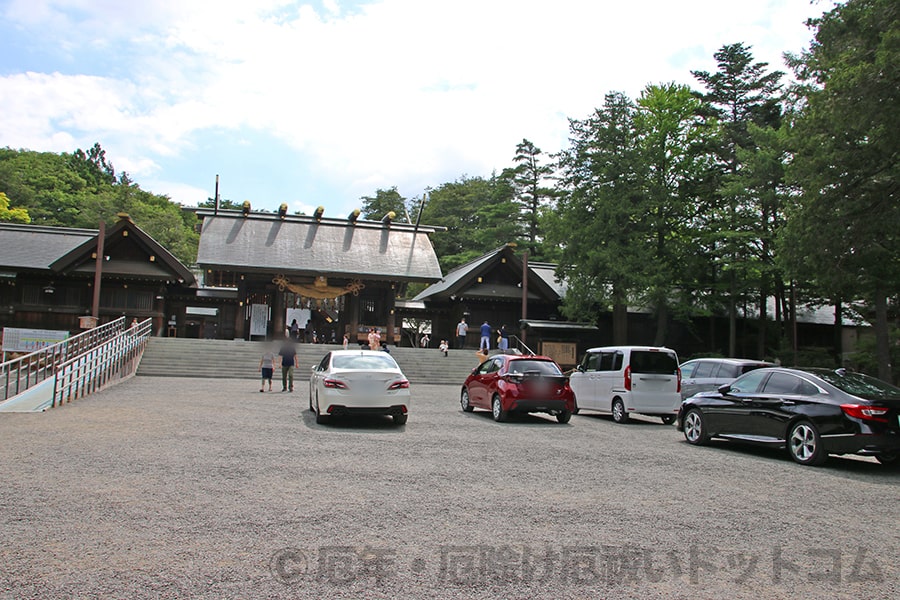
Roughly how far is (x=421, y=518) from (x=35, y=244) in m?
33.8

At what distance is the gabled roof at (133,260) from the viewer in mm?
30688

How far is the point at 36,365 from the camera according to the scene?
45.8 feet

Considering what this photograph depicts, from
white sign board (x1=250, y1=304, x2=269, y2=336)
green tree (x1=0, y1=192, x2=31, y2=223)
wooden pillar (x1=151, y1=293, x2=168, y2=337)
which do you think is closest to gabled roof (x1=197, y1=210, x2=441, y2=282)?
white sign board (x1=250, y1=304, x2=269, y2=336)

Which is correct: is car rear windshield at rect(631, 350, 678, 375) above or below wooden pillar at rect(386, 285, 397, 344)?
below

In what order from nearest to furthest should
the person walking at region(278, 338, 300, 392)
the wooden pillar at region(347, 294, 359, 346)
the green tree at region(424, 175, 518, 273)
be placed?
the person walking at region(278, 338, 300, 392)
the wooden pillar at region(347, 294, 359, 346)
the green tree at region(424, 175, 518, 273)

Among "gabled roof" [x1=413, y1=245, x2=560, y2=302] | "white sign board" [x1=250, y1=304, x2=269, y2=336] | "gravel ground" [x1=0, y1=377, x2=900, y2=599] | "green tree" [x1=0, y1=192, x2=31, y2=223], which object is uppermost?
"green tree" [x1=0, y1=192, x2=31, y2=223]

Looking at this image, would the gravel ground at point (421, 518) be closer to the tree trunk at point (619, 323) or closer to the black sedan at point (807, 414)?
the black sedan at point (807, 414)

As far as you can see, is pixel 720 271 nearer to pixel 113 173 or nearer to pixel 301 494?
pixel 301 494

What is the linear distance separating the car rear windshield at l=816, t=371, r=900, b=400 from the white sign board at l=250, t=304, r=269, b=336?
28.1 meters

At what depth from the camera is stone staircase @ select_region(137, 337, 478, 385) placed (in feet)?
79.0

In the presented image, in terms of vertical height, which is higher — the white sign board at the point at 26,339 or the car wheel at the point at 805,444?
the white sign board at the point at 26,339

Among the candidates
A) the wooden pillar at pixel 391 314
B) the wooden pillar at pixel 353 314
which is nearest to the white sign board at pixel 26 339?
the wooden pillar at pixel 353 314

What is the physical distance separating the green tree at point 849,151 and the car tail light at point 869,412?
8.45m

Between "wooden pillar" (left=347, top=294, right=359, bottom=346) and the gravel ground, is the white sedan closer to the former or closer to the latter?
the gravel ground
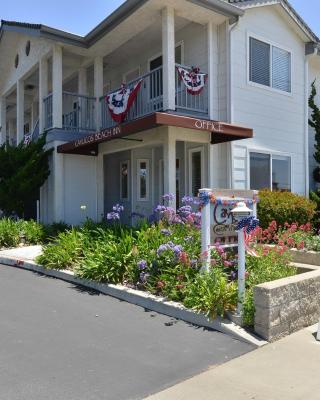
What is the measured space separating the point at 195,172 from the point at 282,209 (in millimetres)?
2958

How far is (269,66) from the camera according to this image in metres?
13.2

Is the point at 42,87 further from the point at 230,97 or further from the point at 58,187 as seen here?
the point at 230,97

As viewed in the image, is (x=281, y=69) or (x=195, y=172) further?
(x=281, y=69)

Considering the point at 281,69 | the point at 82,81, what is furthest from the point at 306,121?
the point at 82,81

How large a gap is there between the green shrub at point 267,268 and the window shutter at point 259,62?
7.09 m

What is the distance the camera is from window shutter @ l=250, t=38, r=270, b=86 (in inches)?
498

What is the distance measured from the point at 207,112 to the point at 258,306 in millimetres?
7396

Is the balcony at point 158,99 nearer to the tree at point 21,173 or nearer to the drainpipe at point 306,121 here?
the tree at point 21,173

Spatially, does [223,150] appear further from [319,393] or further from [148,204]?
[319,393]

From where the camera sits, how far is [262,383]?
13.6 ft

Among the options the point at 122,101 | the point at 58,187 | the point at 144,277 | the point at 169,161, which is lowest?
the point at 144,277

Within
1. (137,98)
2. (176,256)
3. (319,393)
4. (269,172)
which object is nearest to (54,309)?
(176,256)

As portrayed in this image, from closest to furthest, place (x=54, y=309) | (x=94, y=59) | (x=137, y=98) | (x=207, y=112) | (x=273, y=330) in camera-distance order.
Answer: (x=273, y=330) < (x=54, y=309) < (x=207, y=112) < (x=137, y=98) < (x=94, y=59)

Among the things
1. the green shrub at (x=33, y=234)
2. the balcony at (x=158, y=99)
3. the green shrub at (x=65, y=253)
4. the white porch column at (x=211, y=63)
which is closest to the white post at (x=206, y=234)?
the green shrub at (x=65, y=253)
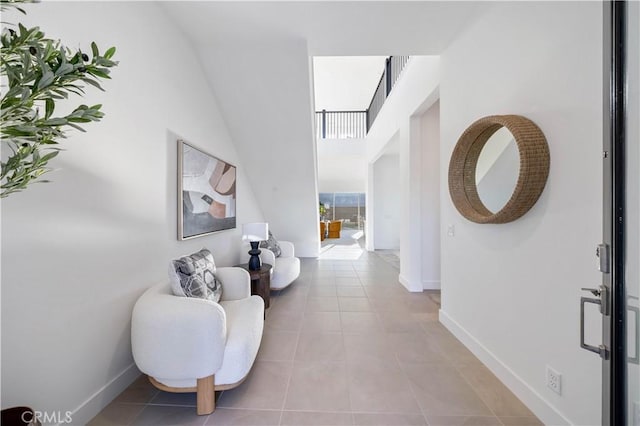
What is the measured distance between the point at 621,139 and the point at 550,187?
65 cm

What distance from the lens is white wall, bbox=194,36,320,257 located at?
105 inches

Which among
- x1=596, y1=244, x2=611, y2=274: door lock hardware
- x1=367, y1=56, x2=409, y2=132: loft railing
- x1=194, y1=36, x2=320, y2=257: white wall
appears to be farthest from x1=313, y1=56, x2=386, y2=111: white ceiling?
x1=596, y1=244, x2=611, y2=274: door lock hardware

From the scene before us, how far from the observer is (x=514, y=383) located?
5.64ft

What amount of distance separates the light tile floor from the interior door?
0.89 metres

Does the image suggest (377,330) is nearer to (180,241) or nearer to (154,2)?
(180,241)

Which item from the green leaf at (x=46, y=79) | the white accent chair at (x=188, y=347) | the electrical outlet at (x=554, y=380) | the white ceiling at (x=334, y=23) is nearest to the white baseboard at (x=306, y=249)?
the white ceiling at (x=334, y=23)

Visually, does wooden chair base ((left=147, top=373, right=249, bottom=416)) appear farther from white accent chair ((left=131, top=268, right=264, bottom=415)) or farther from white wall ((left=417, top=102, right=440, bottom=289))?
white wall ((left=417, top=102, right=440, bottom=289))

○ ○ ○ ○ ○

To do. Lay out the listing above as a numbered list, with the blank lines dropped and the pictures left out.

Problem solution.
1. Roughly how far is (x=421, y=518) from (x=35, y=244) in m?
2. 33.8
3. At what distance is the gabled roof at (133,260) from the viewer in mm?
4. 30688
5. How far is the point at 36,365 from the camera according to the scene?
6. 45.8 feet
7. Considering what this photograph depicts, from
8. white sign board (x1=250, y1=304, x2=269, y2=336)
9. green tree (x1=0, y1=192, x2=31, y2=223)
10. wooden pillar (x1=151, y1=293, x2=168, y2=337)
11. which do you think is closest to gabled roof (x1=197, y1=210, x2=441, y2=282)?
12. white sign board (x1=250, y1=304, x2=269, y2=336)
13. Which is correct: is car rear windshield at rect(631, 350, 678, 375) above or below wooden pillar at rect(386, 285, 397, 344)?
14. below
15. In what order from nearest to furthest should
16. the person walking at region(278, 338, 300, 392)
17. the wooden pillar at region(347, 294, 359, 346)
18. the green tree at region(424, 175, 518, 273)
19. be placed?
20. the person walking at region(278, 338, 300, 392)
21. the wooden pillar at region(347, 294, 359, 346)
22. the green tree at region(424, 175, 518, 273)
23. Among "gabled roof" [x1=413, y1=245, x2=560, y2=302] | "white sign board" [x1=250, y1=304, x2=269, y2=336] | "gravel ground" [x1=0, y1=377, x2=900, y2=599] | "green tree" [x1=0, y1=192, x2=31, y2=223], which object is uppermost?
24. "green tree" [x1=0, y1=192, x2=31, y2=223]
25. Looking at this image, would the gravel ground at point (421, 518) be closer to the tree trunk at point (619, 323) or closer to the black sedan at point (807, 414)?
26. the black sedan at point (807, 414)
27. As far as you can see, is pixel 720 271 nearer to pixel 113 173 or nearer to pixel 301 494?
28. pixel 301 494
29. What is the linear distance separating the car rear windshield at l=816, t=371, r=900, b=400 from the white sign board at l=250, t=304, r=269, b=336?
30. 28.1 meters
31. At what depth from the camera is stone staircase @ select_region(137, 337, 478, 385) placed (in feet)?
32. 79.0
33. In the presented image, in terms of vertical height, which is higher — the white sign board at the point at 26,339 or the car wheel at the point at 805,444?
34. the white sign board at the point at 26,339
35. Among the candidates
36. A) the wooden pillar at pixel 391 314
37. B) the wooden pillar at pixel 353 314
38. which is nearest to the white sign board at pixel 26 339?
39. the wooden pillar at pixel 353 314
40. What is the physical distance separating the green tree at point 849,151 and the car tail light at point 869,412?
41. 8.45m
42. Between "wooden pillar" (left=347, top=294, right=359, bottom=346) and the gravel ground, is the white sedan closer to the former or closer to the latter?
43. the gravel ground
44. What is the measured space separating the point at 195,172 from the point at 282,209 (in millimetres)?
45. 2958
46. How far is (269,66) from the camera according to this image in metres?
47. 13.2
48. Is the point at 42,87 further from the point at 230,97 or further from the point at 58,187 as seen here?
49. the point at 230,97
50. As viewed in the image, is (x=281, y=69) or (x=195, y=172) further?
51. (x=281, y=69)
52. Considering the point at 281,69 | the point at 82,81, what is furthest from the point at 306,121?
53. the point at 82,81
54. How large a gap is there between the green shrub at point 267,268 and the window shutter at point 259,62?
55. 7.09 m
56. What is the distance the camera is from window shutter @ l=250, t=38, r=270, b=86 (in inches)?
57. 498
58. What is the distance measured from the point at 207,112 to the point at 258,306 in millimetres?
59. 7396
60. Is the balcony at point 158,99 nearer to the tree at point 21,173 or nearer to the drainpipe at point 306,121 here?
61. the tree at point 21,173
62. Spatially, does [223,150] appear further from [319,393] or further from [148,204]?
63. [319,393]
64. From where the camera sits, how far is [262,383]?
65. 13.6 ft
66. Among the options the point at 122,101 | the point at 58,187 | the point at 144,277 | the point at 169,161, which is lowest?
67. the point at 144,277
68. Within
69. 1. (137,98)
70. 2. (176,256)
71. 3. (319,393)
72. 4. (269,172)
73. which object is nearest to (54,309)?
74. (176,256)
75. As portrayed in this image, from closest to furthest, place (x=54, y=309) | (x=94, y=59) | (x=137, y=98) | (x=207, y=112) | (x=273, y=330) in camera-distance order.
76. Answer: (x=273, y=330) < (x=54, y=309) < (x=207, y=112) < (x=137, y=98) < (x=94, y=59)
77. Among the things
78. 1. the green shrub at (x=33, y=234)
79. 2. the balcony at (x=158, y=99)
80. 3. the green shrub at (x=65, y=253)
81. 4. the white porch column at (x=211, y=63)
82. which is closest to the white post at (x=206, y=234)?
83. the green shrub at (x=65, y=253)
84. What is the measured distance between the point at 621,139 and the point at 550,187?
85. 65 cm
86. What distance from the lens is white wall, bbox=194,36,320,257 located at?
87. 105 inches
88. Which among
89. - x1=596, y1=244, x2=611, y2=274: door lock hardware
90. - x1=367, y1=56, x2=409, y2=132: loft railing
91. - x1=194, y1=36, x2=320, y2=257: white wall
92. appears to be farthest from x1=313, y1=56, x2=386, y2=111: white ceiling?
93. x1=596, y1=244, x2=611, y2=274: door lock hardware
94. From the scene before us, how far from the observer is (x=514, y=383) located?
95. 5.64ft
96. What amount of distance separates the light tile floor from the interior door?
97. 0.89 metres
98. Does the image suggest (377,330) is nearer to (180,241) or nearer to (154,2)?
99. (180,241)
100. Which item from the green leaf at (x=46, y=79) | the white accent chair at (x=188, y=347) | the electrical outlet at (x=554, y=380) | the white ceiling at (x=334, y=23) is nearest to the white baseboard at (x=306, y=249)?
101. the white ceiling at (x=334, y=23)
102. Visually, does wooden chair base ((left=147, top=373, right=249, bottom=416)) appear farther from white accent chair ((left=131, top=268, right=264, bottom=415)) or farther from white wall ((left=417, top=102, right=440, bottom=289))?
103. white wall ((left=417, top=102, right=440, bottom=289))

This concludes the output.